*Your assignment*.
For the entries that follow, restate word for word the line containing "order: Rodentia", the line containing "common name: mouse", and every line that lies between them.

*Materials provided*.
Start of Block

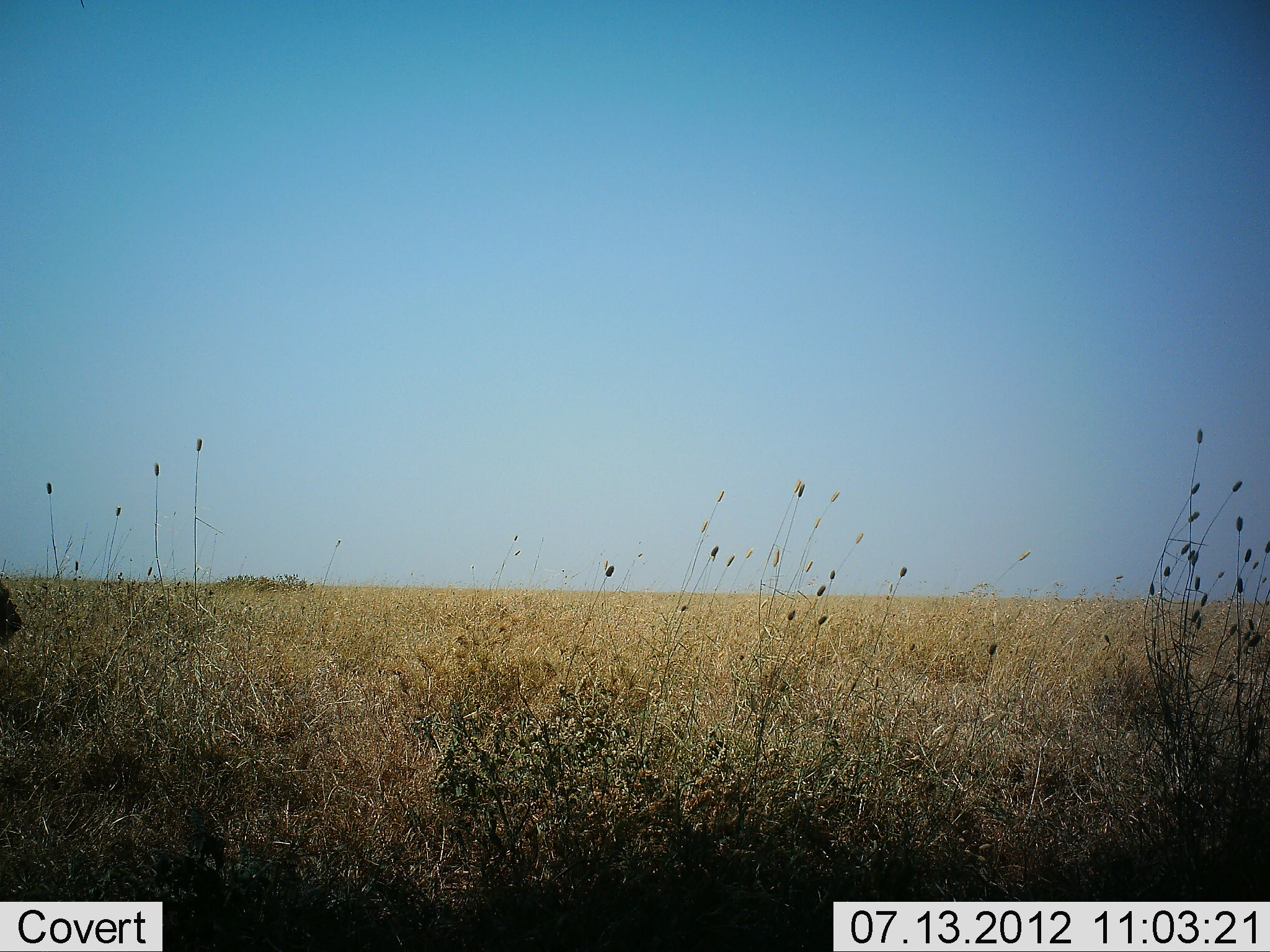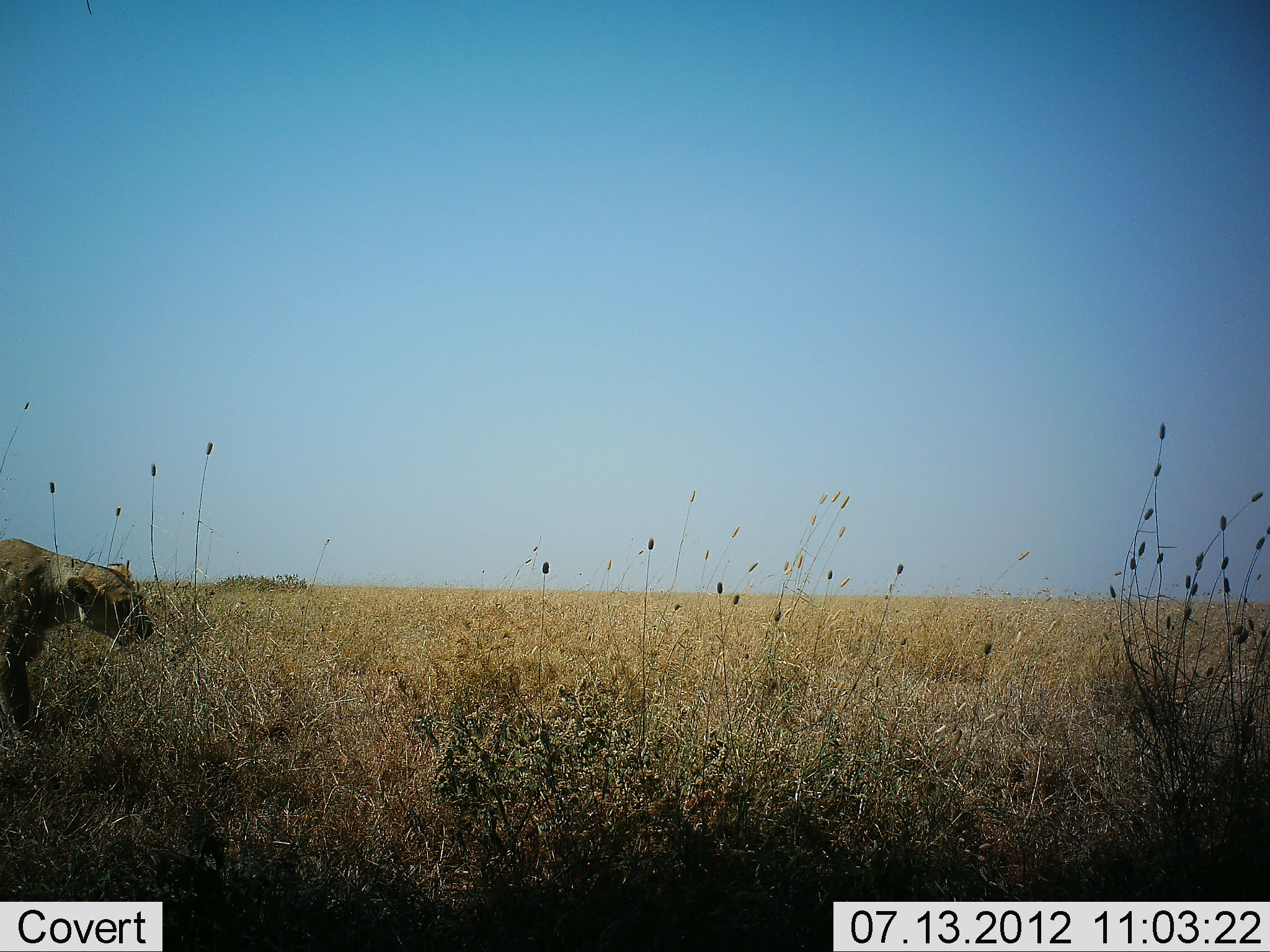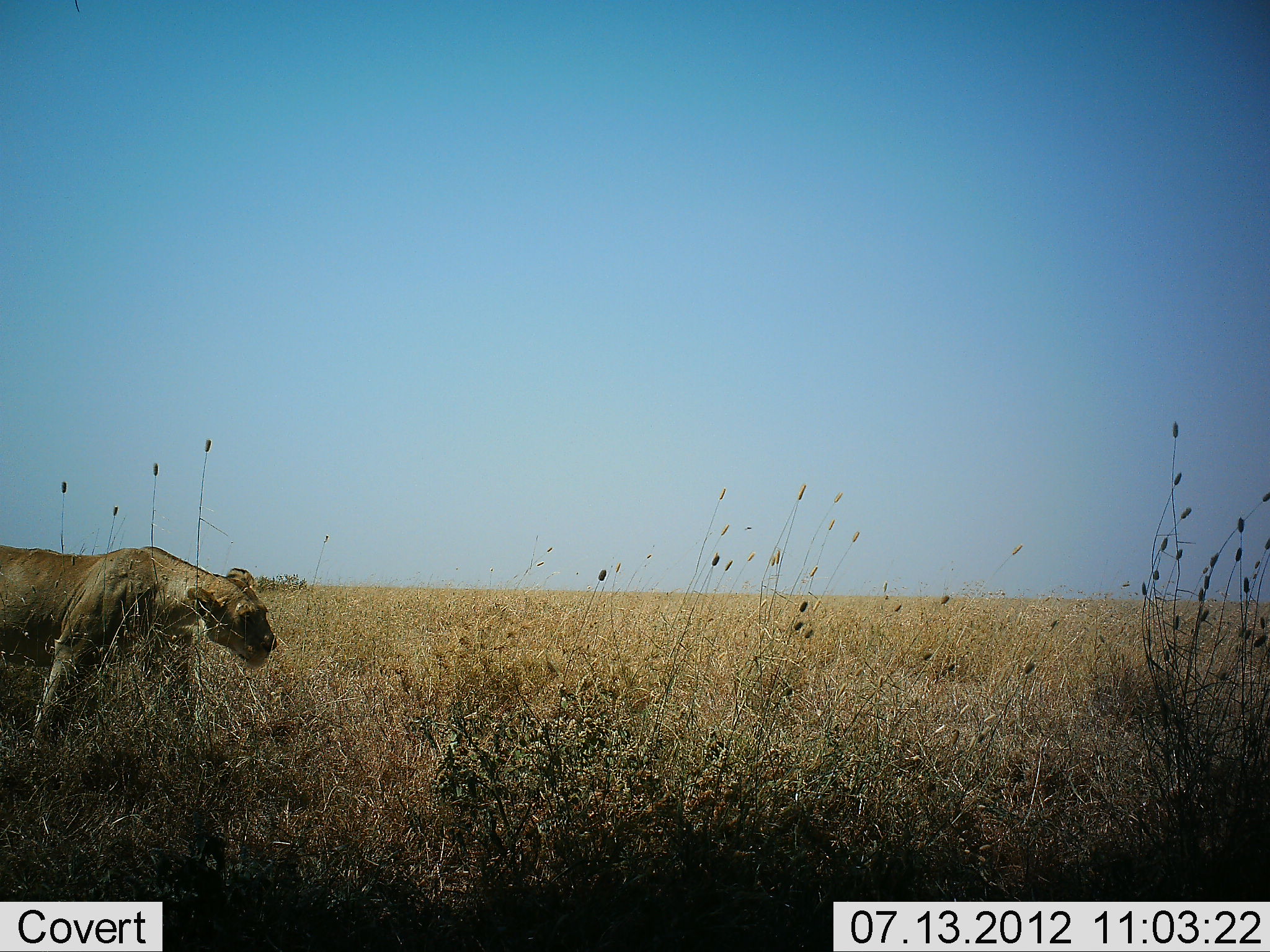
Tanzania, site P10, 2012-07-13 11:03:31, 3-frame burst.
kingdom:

End of Block
Start of Block

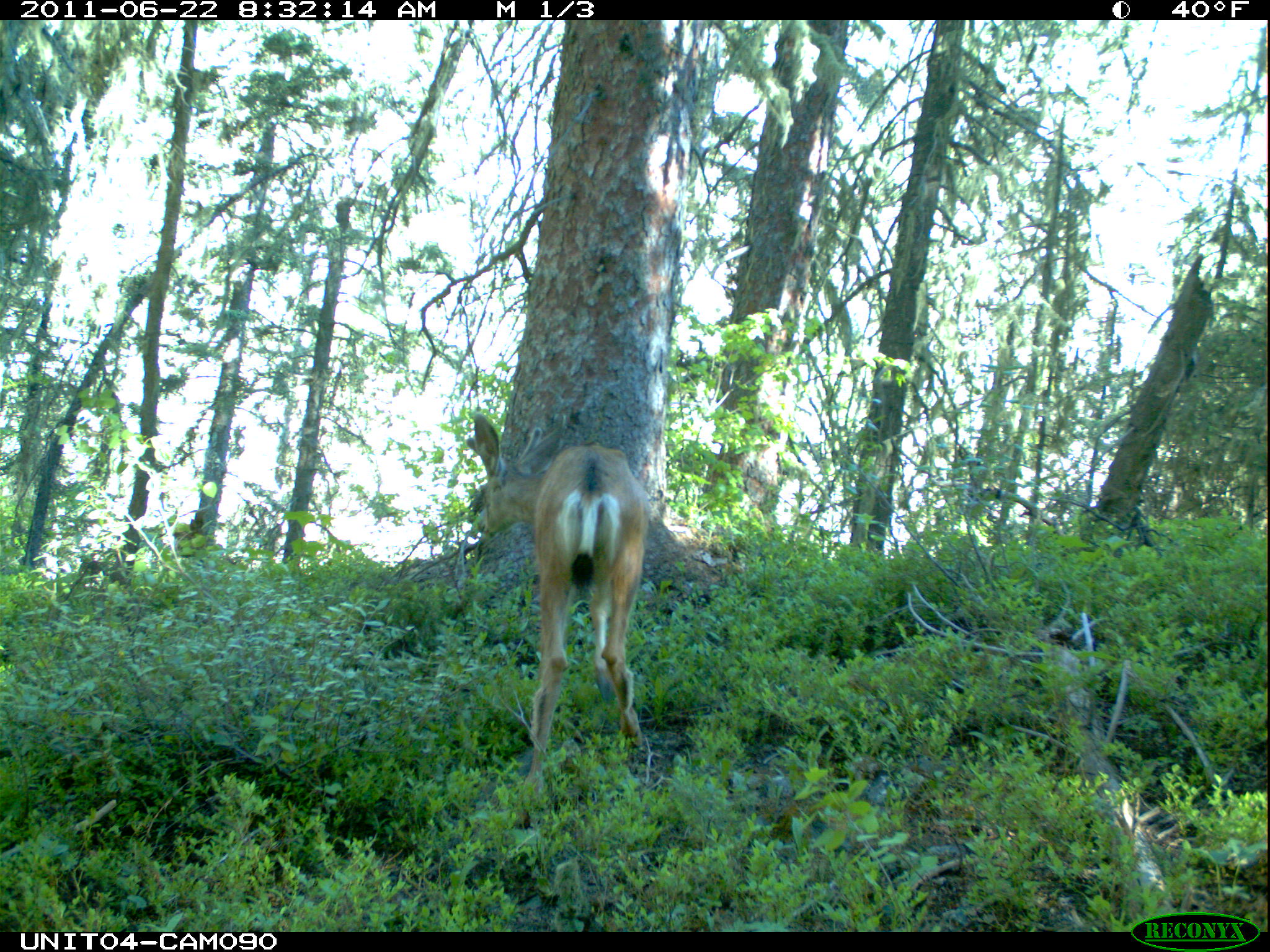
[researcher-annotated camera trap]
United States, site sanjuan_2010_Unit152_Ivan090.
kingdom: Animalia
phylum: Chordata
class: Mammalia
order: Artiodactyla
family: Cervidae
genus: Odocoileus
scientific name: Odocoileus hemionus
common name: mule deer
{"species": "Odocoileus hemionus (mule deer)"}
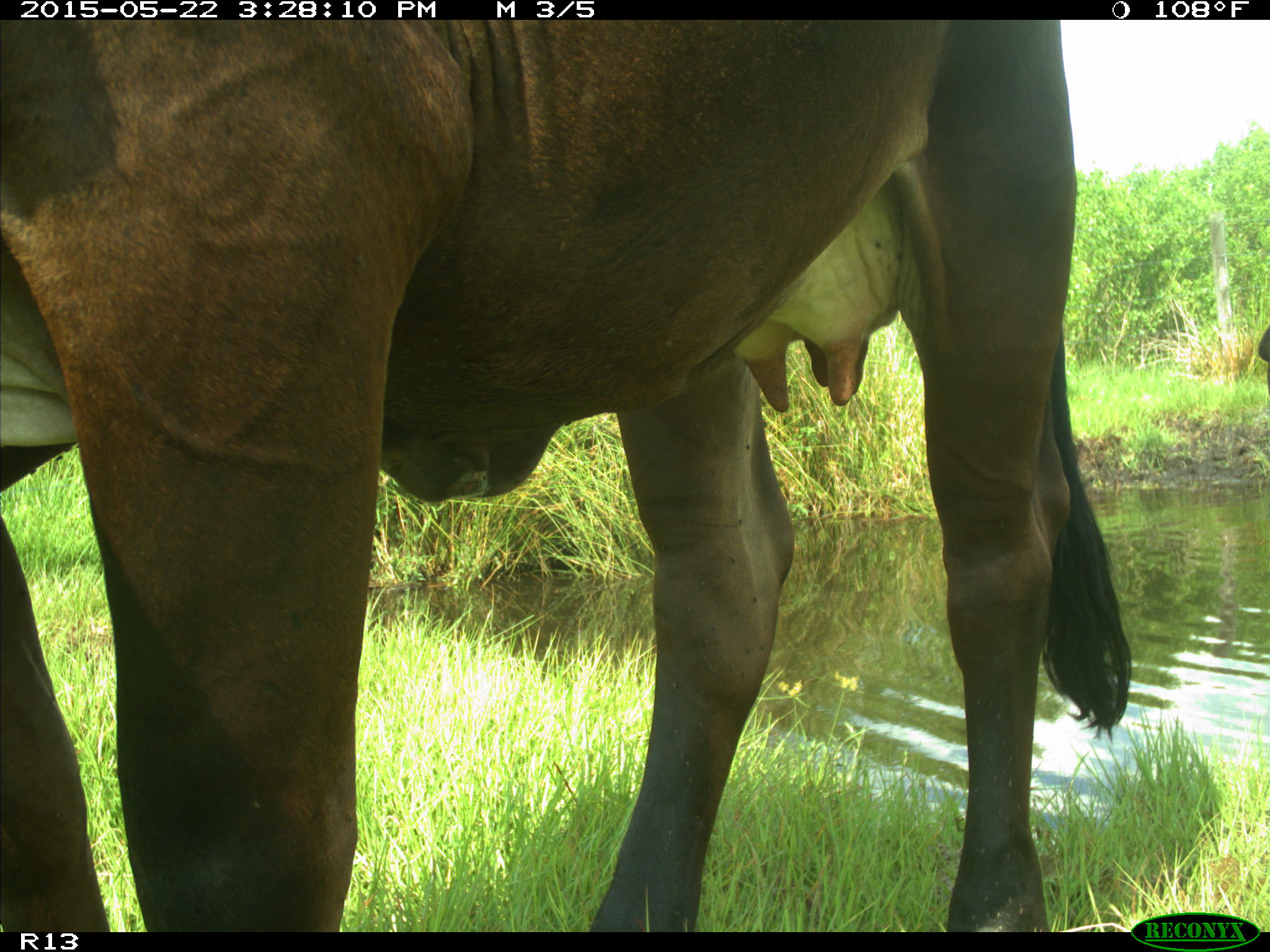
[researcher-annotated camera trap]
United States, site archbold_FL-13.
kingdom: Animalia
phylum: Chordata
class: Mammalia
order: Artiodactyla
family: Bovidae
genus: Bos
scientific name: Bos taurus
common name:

End of Block
Start of Block

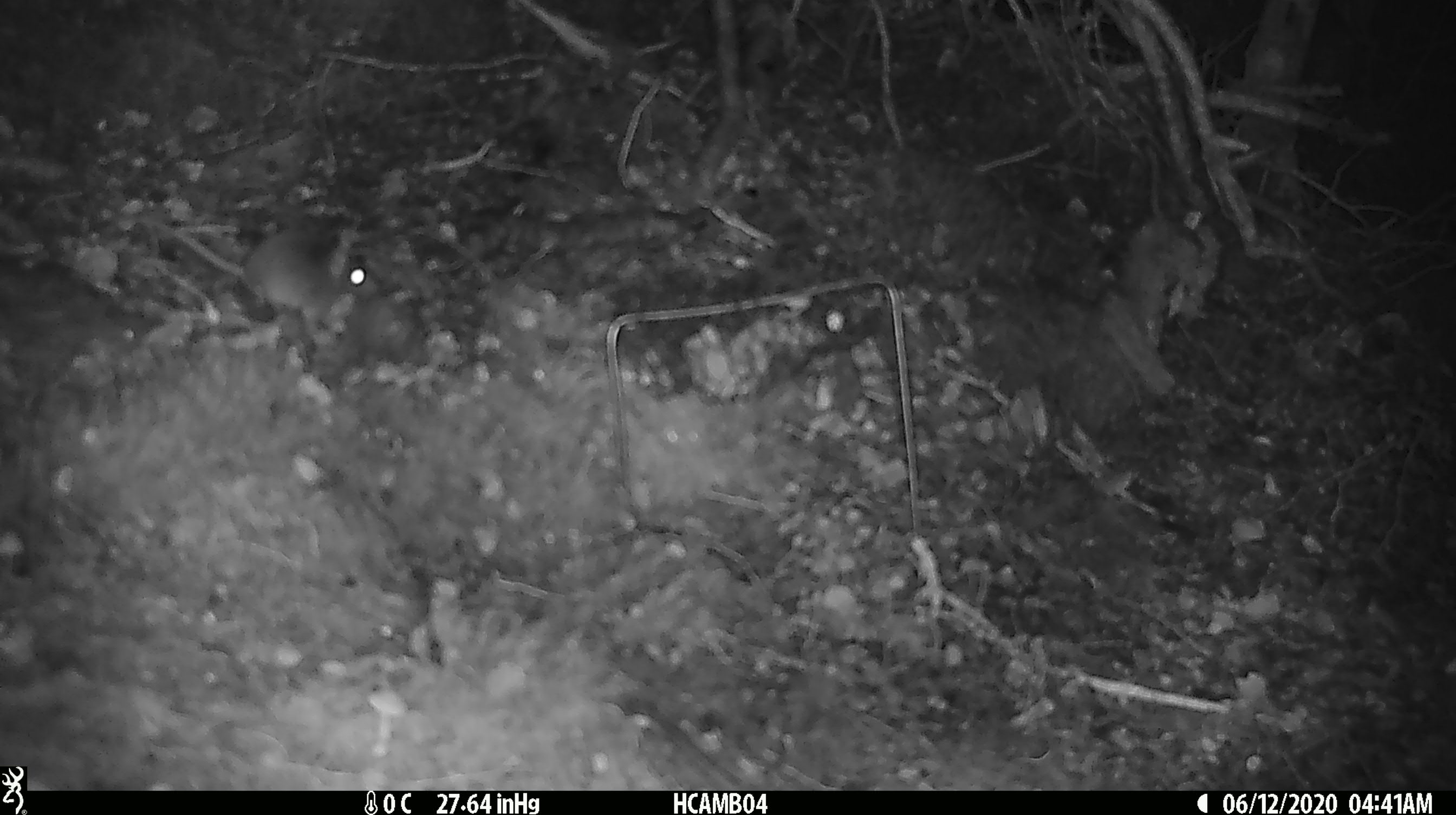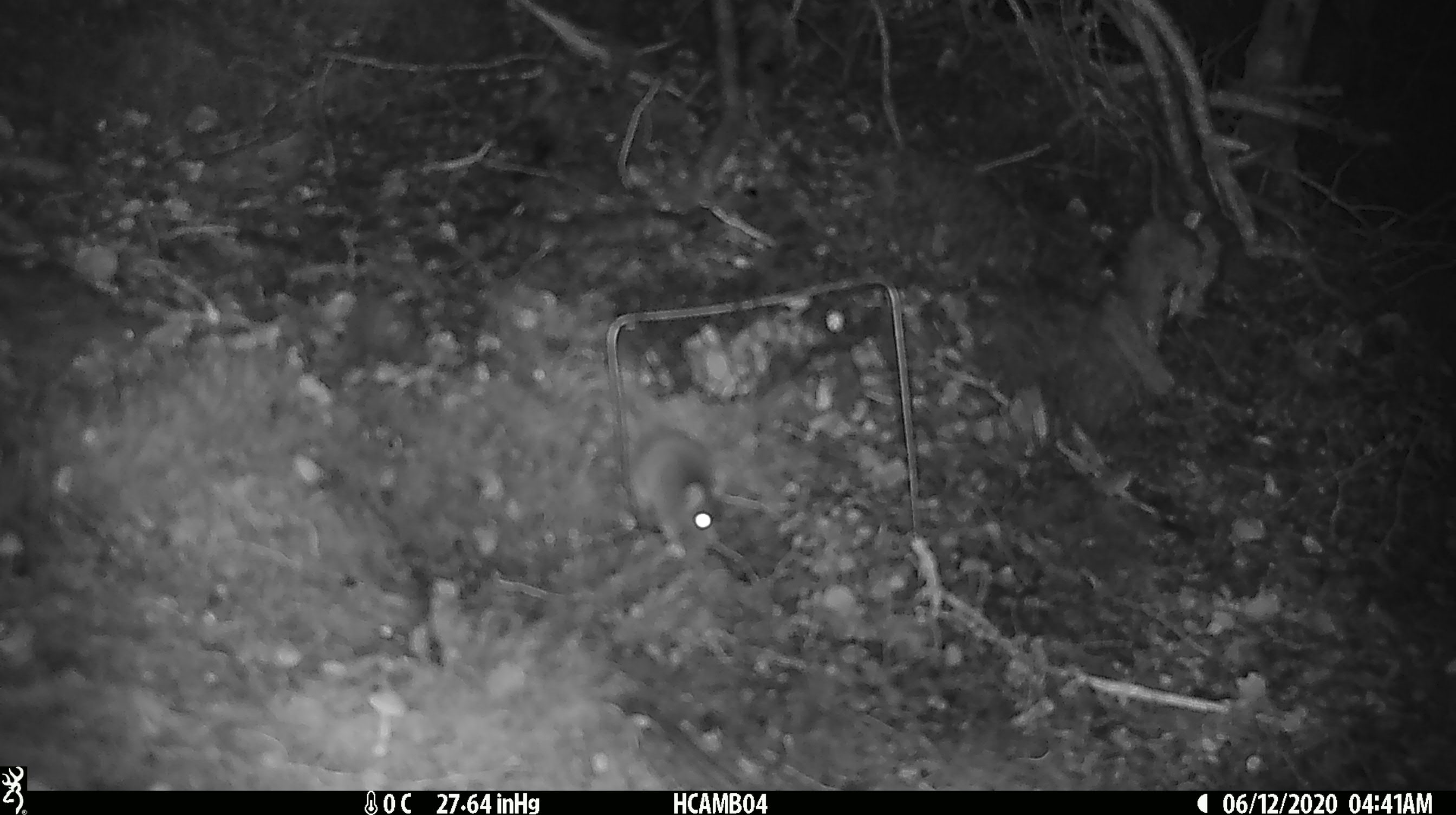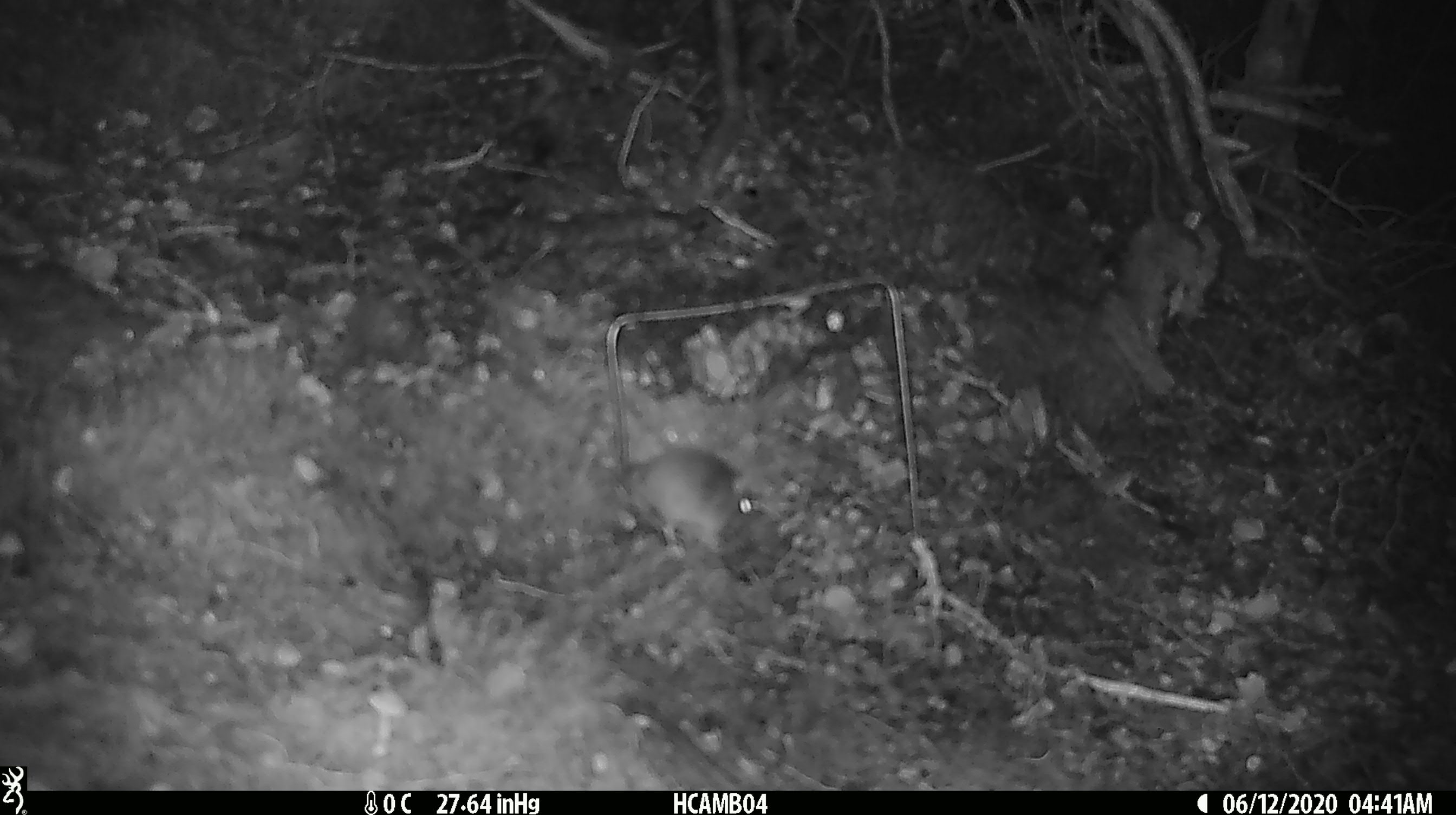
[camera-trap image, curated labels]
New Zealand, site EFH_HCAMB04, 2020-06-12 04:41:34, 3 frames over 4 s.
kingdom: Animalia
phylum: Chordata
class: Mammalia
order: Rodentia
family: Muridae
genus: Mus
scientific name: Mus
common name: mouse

End of Block

*Task response*.
order: Rodentia
family: Muridae
genus: Mus
scientific name: Mus
common name: mouse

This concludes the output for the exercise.